Ensemble learning: Parallelize models or computations?

Hi all,

I am working on an ensemble of deep cnns with 4 GPUs.

I would like to know whether is better/faster to train each model parallelized in the 4 devices one after the other sequentially, or train each model (suppose ensemble size = 4) on each GPU.
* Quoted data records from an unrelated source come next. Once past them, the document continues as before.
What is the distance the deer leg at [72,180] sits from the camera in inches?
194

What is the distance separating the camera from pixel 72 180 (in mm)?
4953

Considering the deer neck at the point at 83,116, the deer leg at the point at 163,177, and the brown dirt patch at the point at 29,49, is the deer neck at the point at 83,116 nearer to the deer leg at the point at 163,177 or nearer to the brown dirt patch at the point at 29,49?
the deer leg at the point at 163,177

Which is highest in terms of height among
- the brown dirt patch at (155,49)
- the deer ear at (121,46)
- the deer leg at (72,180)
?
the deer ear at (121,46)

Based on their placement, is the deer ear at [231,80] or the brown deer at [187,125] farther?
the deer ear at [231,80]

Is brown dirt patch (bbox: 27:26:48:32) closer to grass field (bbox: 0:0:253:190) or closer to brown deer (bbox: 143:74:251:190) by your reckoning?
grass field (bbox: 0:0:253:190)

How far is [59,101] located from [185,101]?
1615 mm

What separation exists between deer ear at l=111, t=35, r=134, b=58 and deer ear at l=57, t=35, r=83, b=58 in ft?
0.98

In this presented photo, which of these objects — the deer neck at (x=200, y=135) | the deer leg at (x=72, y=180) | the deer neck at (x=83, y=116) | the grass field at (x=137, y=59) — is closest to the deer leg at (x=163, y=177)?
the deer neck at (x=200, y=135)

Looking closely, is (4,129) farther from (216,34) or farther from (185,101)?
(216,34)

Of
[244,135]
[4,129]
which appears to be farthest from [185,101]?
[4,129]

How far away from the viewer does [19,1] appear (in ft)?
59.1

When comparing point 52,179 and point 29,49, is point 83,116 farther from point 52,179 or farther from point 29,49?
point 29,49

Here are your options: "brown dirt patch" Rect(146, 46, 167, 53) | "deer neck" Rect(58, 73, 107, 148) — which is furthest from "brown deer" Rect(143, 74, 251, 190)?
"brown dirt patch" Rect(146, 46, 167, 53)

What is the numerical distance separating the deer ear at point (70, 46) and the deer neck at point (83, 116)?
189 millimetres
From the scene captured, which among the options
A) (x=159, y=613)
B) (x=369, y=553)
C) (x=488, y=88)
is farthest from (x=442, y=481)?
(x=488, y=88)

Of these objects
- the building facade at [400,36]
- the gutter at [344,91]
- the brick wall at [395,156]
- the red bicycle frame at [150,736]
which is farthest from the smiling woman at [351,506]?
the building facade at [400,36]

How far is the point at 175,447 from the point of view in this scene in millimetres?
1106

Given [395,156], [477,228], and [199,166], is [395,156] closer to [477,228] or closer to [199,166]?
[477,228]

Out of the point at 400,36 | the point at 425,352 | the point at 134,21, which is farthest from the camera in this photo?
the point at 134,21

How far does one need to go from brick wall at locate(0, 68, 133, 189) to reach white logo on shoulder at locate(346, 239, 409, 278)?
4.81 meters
Note: All the individual networks are exposed to the entire dataset.

My current code is:

cuda = torch.cuda.is_available()
device = 'cuda' if torch.cuda.is_available() else 'cpu'
gpus = True if torch.cuda.device_count() > 1 else False

# torch.cuda.device_count() = 4

ensemble = []
optimizers = []
for i in range(ensemble_size):
    
    model = ResNet()
    optimizers.append(optim.SGD(model.parameters(), learning_rate))
    
    model.to(device)
    if gpus: model = nn.DataParallel(model)
    ensemble.append(model)

If it is better each model on each GPU, would this be correct?

    if gpus:
        with torch.cuda.device(i):
            model.to(device)
            # model = nn.DataParallel(model) ## I can't parallelize the batches know right?
       ensemble.append(model)
  • With model.to(device) am I parallelizing each model in the 4 GPUs of the device?
  • I cannot make use of nn.DataParallel(model)to distribute the batches on the GPUs since each GPU has to run the entire dataset for each model right?

Thanks a lot and sorry for the long post!